● What is being asked
The entries that follow should be duplicated in full, without a single alteration.
-------- Exercise data --------
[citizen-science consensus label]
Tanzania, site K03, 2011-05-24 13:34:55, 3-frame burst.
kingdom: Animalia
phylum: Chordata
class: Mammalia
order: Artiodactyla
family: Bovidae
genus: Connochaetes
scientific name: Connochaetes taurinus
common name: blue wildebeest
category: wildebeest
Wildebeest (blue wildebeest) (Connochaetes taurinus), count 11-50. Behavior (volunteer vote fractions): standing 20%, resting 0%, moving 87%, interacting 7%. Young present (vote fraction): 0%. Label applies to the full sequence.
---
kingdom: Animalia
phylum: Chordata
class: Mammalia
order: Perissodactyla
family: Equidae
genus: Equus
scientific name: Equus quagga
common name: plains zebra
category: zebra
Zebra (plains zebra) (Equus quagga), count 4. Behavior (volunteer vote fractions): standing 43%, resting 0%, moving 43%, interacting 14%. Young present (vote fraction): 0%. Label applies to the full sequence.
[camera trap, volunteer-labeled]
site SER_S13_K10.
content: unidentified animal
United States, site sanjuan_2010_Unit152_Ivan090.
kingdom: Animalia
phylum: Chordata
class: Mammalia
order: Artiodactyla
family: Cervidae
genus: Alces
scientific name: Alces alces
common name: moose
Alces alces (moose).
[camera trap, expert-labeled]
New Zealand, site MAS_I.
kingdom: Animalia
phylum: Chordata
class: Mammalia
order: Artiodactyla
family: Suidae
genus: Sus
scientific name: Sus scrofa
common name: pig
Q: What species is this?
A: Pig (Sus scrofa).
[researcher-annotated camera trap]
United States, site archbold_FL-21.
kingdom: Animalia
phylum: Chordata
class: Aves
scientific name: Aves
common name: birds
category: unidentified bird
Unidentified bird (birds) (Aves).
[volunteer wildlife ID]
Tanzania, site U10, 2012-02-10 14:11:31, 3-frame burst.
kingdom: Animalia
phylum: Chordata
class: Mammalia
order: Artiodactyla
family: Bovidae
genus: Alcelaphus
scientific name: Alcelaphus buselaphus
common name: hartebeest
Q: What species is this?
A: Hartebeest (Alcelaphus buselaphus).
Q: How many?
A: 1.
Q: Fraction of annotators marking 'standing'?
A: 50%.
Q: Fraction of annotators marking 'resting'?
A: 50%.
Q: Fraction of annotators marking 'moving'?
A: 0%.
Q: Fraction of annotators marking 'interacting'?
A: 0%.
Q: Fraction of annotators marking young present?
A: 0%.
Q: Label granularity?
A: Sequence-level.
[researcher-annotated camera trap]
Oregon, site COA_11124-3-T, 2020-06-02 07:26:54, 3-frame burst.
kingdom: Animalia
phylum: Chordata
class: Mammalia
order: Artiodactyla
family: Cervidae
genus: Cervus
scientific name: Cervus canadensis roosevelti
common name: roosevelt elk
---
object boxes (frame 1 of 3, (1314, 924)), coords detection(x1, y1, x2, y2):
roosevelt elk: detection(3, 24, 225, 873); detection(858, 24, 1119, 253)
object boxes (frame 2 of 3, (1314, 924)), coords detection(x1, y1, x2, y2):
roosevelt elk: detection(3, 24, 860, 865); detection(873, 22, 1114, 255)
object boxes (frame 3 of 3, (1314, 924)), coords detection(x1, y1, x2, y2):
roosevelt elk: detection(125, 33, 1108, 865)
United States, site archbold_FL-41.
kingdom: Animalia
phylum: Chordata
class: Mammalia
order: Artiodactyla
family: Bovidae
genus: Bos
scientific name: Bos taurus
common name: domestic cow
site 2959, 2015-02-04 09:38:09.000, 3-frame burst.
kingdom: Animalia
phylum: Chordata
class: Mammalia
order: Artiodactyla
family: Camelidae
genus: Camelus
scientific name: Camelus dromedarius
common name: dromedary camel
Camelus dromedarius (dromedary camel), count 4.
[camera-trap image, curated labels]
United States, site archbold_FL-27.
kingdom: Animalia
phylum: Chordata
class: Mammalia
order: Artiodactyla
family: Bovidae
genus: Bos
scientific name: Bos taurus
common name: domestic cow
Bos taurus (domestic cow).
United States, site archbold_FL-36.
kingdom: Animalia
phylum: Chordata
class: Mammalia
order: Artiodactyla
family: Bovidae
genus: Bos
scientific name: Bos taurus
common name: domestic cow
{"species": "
--------
● Response area
[citizen-science consensus label]
Tanzania, site K03, 2011-05-24 13:34:55, 3-frame burst.
kingdom: Animalia
phylum: Chordata
class: Mammalia
order: Artiodactyla
family: Bovidae
genus: Connochaetes
scientific name: Connochaetes taurinus
common name: blue wildebeest
category: wildebeest
Wildebeest (blue wildebeest) (Connochaetes taurinus), count 11-50. Behavior (volunteer vote fractions): standing 20%, resting 0%, moving 87%, interacting 7%. Young present (vote fraction): 0%. Label applies to the full sequence.
---
kingdom: Animalia
phylum: Chordata
class: Mammalia
order: Perissodactyla
family: Equidae
genus: Equus
scientific name: Equus quagga
common name: plains zebra
category: zebra
Zebra (plains zebra) (Equus quagga), count 4. Behavior (volunteer vote fractions): standing 43%, resting 0%, moving 43%, interacting 14%. Young present (vote fraction): 0%. Label applies to the full sequence.
[camera trap, volunteer-labeled]
site SER_S13_K10.
content: unidentified animal
United States, site sanjuan_2010_Unit152_Ivan090.
kingdom: Animalia
phylum: Chordata
class: Mammalia
order: Artiodactyla
family: Cervidae
genus: Alces
scientific name: Alces alces
common name: moose
Alces alces (moose).
[camera trap, expert-labeled]
New Zealand, site MAS_I.
kingdom: Animalia
phylum: Chordata
class: Mammalia
order: Artiodactyla
family: Suidae
genus: Sus
scientific name: Sus scrofa
common name: pig
Q: What species is this?
A: Pig (Sus scrofa).
[researcher-annotated camera trap]
United States, site archbold_FL-21.
kingdom: Animalia
phylum: Chordata
class: Aves
scientific name: Aves
common name: birds
category: unidentified bird
Unidentified bird (birds) (Aves).
[volunteer wildlife ID]
Tanzania, site U10, 2012-02-10 14:11:31, 3-frame burst.
kingdom: Animalia
phylum: Chordata
class: Mammalia
order: Artiodactyla
family: Bovidae
genus: Alcelaphus
scientific name: Alcelaphus buselaphus
common name: hartebeest
Q: What species is this?
A: Hartebeest (Alcelaphus buselaphus).
Q: How many?
A: 1.
Q: Fraction of annotators marking 'standing'?
A: 50%.
Q: Fraction of annotators marking 'resting'?
A: 50%.
Q: Fraction of annotators marking 'moving'?
A: 0%.
Q: Fraction of annotators marking 'interacting'?
A: 0%.
Q: Fraction of annotators marking young present?
A: 0%.
Q: Label granularity?
A: Sequence-level.
[researcher-annotated camera trap]
Oregon, site COA_11124-3-T, 2020-06-02 07:26:54, 3-frame burst.
kingdom: Animalia
phylum: Chordata
class: Mammalia
order: Artiodactyla
family: Cervidae
genus: Cervus
scientific name: Cervus canadensis roosevelti
common name: roosevelt elk
---
object boxes (frame 1 of 3, (1314, 924)), coords detection(x1, y1, x2, y2):
roosevelt elk: detection(3, 24, 225, 873); detection(858, 24, 1119, 253)
object boxes (frame 2 of 3, (1314, 924)), coords detection(x1, y1, x2, y2):
roosevelt elk: detection(3, 24, 860, 865); detection(873, 22, 1114, 255)
object boxes (frame 3 of 3, (1314, 924)), coords detection(x1, y1, x2, y2):
roosevelt elk: detection(125, 33, 1108, 865)
United States, site archbold_FL-41.
kingdom: Animalia
phylum: Chordata
class: Mammalia
order: Artiodactyla
family: Bovidae
genus: Bos
scientific name: Bos taurus
common name: domestic cow
site 2959, 2015-02-04 09:38:09.000, 3-frame burst.
kingdom: Animalia
phylum: Chordata
class: Mammalia
order: Artiodactyla
family: Camelidae
genus: Camelus
scientific name: Camelus dromedarius
common name: dromedary camel
Camelus dromedarius (dromedary camel), count 4.
[camera-trap image, curated labels]
United States, site archbold_FL-27.
kingdom: Animalia
phylum: Chordata
class: Mammalia
order: Artiodactyla
family: Bovidae
genus: Bos
scientific name: Bos taurus
common name: domestic cow
Bos taurus (domestic cow).
United States, site archbold_FL-36.
kingdom: Animalia
phylum: Chordata
class: Mammalia
order: Artiodactyla
family: Bovidae
genus: Bos
scientific name: Bos taurus
common name: domestic cow
{"species": "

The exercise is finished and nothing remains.